À l’instar des garçons de la communauté Sambia qui se livrent à des pratiques homosexuelles dans leur jeunesse avant de contracter un mariage hétérosexuel, les filles dans certaines cultures ont également accès à des formes socialement acceptables de relations entre personnes du même sexe qui ne compromettent pas leurs chances de se marier. Evelyn Blackwood (2001) rapporte de nombreux cas similaires. Dans tous ces cas, les femmes et les jeunes filles s’engagent dans des relations sexuelles et émotionnelles, mais les exemples varient en fonction de l’importance donnée à ces relations et les pratiques correspondantes et de la mesure dans laquelle elles deviennent un attribut essentiel et permanent de leur identité de genre. À Lesotho (Afrique du Sud), par exemple, les jeunes écolières peuvent s’engager dans une relation culturellement institutionnalisée appelée « maman-bébé ». Ce type d’amitié associe une jeune fille à une autre plus âgée, plus expérimentée. Les plus jeunes peuvent avoir seulement une « maman », tandis que les « mamans » peuvent avoir plusieurs « bébés » à la fois. Au fur et à mesure que la plus jeune grandit, elle pourra devenir « maman » à son tour pour les autres plus jeunes qu’elle. C’est une relation intime basée sur la tendresse impliquant l’échange de lettres, de cadeaux et l’initiation à la sexualité adulte. En grandissant, les jeunes filles peuvent également commencer à avoir des petits copains. Ensuite, leurs relations hétérosexuelles tendent à remplacer les liens forts qui ont été tissés entre les mamans-bébés du même sexe, mais quelques femmes continuent d’entretenir ces relations après leurs mariages, sans que cela provoque du ressentiment chez leurs maris. Depuis les années 1950, de telles pratiques ont été rapportées d’Afrique du Sud. Les femmes australiennes aborigènes constituent un autre cas de figure similaire. D’après Roheim, avant l’époque des missionnaires, les relations extraconjugales entre personnes du même sexe comme les relations hétérosexuelles étaient acceptées à la fois pour les hommes et les femmes. Pour les jeunes filles, les jeux érotiques faisaient partie de l’initiation sexuelle. De tels jeux se retrouvent également dans la culture des Kung installés dans le désert du Kalahari.

Bien que dans ces exemples on voit que les jeux sexuels homosexuels et même les relations sexuelles institutionnalisées n’ont pas de conséquence sur la vie maritale des futurs adultes, d’autres cas montrent qu’un changement d’identité sexuelle peut totalement transformer l’identité de genre. Au 19e siècle, l’institution du mariage en Chine (les mariages arrangés étant la règle) était particulièrement oppressive envers les femmes. Le développement de l’industrie de la soie a permis à quelques jeunes filles de gagner leur propre salaire et retarder indéfiniment le mariage avec l’approbation de leurs parents qui bénéficiaient de l’aide financière apportée par leurs filles.

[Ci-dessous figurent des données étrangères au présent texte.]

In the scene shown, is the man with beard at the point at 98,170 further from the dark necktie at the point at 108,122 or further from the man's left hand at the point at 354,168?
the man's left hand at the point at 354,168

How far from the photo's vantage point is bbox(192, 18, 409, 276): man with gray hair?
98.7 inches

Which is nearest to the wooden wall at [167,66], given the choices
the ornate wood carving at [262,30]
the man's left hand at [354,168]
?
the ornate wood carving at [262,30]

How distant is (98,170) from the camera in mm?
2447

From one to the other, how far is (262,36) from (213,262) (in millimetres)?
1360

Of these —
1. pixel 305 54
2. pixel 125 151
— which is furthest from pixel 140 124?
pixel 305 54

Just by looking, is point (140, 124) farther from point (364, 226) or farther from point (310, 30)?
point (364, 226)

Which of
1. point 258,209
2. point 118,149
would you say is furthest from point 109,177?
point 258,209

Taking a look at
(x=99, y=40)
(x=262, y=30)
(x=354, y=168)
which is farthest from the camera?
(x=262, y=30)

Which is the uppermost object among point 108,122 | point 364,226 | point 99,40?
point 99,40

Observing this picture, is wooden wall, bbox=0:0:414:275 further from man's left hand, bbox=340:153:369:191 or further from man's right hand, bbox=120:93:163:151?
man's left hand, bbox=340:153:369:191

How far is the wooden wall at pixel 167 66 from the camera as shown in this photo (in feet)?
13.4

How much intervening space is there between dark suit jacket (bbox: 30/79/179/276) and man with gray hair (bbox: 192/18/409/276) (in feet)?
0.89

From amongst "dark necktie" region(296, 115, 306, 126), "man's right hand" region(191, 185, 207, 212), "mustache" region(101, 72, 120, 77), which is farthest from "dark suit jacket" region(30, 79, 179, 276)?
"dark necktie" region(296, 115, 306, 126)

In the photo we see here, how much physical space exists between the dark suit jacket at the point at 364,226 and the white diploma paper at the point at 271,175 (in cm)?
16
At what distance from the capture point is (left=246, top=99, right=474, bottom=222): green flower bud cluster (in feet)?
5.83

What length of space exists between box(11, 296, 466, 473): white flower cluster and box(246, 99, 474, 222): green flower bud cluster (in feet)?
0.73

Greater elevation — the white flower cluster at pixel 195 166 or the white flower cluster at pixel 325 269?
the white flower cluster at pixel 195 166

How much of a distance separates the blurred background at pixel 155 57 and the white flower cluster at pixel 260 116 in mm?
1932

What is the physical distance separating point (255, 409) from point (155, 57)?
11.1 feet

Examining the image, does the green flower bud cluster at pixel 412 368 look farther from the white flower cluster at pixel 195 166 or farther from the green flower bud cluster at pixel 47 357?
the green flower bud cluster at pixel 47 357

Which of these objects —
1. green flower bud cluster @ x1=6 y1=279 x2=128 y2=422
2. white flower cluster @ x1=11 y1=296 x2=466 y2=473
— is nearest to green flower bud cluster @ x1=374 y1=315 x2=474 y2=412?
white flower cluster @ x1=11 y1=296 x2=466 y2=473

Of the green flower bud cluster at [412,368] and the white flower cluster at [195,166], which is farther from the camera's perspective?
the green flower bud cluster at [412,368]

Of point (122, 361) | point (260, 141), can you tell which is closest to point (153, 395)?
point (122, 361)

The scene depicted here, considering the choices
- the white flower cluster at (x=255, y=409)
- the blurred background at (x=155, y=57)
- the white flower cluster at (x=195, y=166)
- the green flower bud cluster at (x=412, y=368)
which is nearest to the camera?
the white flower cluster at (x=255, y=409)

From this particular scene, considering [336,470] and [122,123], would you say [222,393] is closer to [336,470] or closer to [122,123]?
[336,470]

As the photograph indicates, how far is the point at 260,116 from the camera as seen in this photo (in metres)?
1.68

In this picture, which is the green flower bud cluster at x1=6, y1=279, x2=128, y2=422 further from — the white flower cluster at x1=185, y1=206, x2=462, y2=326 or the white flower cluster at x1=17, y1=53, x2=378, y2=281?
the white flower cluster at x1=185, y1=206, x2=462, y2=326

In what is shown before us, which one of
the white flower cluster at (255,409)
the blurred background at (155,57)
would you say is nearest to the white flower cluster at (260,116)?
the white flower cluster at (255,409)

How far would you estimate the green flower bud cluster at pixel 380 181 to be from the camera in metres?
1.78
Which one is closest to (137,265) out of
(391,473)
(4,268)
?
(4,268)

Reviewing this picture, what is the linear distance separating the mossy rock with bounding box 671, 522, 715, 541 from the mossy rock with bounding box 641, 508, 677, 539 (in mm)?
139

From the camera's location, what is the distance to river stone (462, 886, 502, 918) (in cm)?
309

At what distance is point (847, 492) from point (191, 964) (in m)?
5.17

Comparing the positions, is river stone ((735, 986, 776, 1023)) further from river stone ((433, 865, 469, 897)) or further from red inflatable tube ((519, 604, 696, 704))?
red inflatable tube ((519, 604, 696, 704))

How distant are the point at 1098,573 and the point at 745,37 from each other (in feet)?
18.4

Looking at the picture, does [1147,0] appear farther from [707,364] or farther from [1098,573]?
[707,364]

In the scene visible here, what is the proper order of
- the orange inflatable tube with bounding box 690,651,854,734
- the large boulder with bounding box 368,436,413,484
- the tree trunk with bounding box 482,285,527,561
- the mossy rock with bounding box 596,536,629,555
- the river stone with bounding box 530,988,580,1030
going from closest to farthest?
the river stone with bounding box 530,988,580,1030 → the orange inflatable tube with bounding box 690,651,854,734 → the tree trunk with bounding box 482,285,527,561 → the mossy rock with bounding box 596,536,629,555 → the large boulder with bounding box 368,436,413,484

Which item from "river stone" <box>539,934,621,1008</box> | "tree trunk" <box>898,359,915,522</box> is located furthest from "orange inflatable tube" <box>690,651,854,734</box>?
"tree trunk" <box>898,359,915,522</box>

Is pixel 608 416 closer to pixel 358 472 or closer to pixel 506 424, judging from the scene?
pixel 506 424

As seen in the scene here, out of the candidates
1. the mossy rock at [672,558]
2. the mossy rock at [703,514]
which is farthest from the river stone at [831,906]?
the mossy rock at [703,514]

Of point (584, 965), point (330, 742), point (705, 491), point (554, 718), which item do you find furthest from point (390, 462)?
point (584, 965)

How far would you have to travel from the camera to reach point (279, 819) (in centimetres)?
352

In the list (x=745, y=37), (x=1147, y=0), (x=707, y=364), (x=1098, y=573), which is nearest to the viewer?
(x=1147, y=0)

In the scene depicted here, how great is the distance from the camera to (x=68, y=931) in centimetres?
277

Avec le temps, la résistance au mariage a produit des solidarités féminines intimes. Les sœurs d’une même famille habitaient sous le même toit et les relations hétérosexuelles y étaient interdites. Une jeune femme qui choisissait ce style de vie devait faire publiquement le vœu de refuser le mariage qui lui accorderait un statut légal et lui assurerait une place confortable dans la maison natale (Sankar 1986). En Indonésie, il existe également une manière pour les jeunes filles d’échapper à leur condition. Les « tomboys » désignent une catégorie de femmes qui se comportent comme des hommes. « Bien que les « tomboys » aient des corps de femmes, ces personnes sont reconnues comme des hommes à corps de femme qui sont attirés par des femmes (normalement constituées) ». (243) La variété de ces exemples montre qu’il n’existe pas une seule manière spécifique de vivre directement une relation, qui doit arriver à se construire entre les idéologies de genre dominantes, les liens de parenté, les systèmes politiques et la construction de la sexualité.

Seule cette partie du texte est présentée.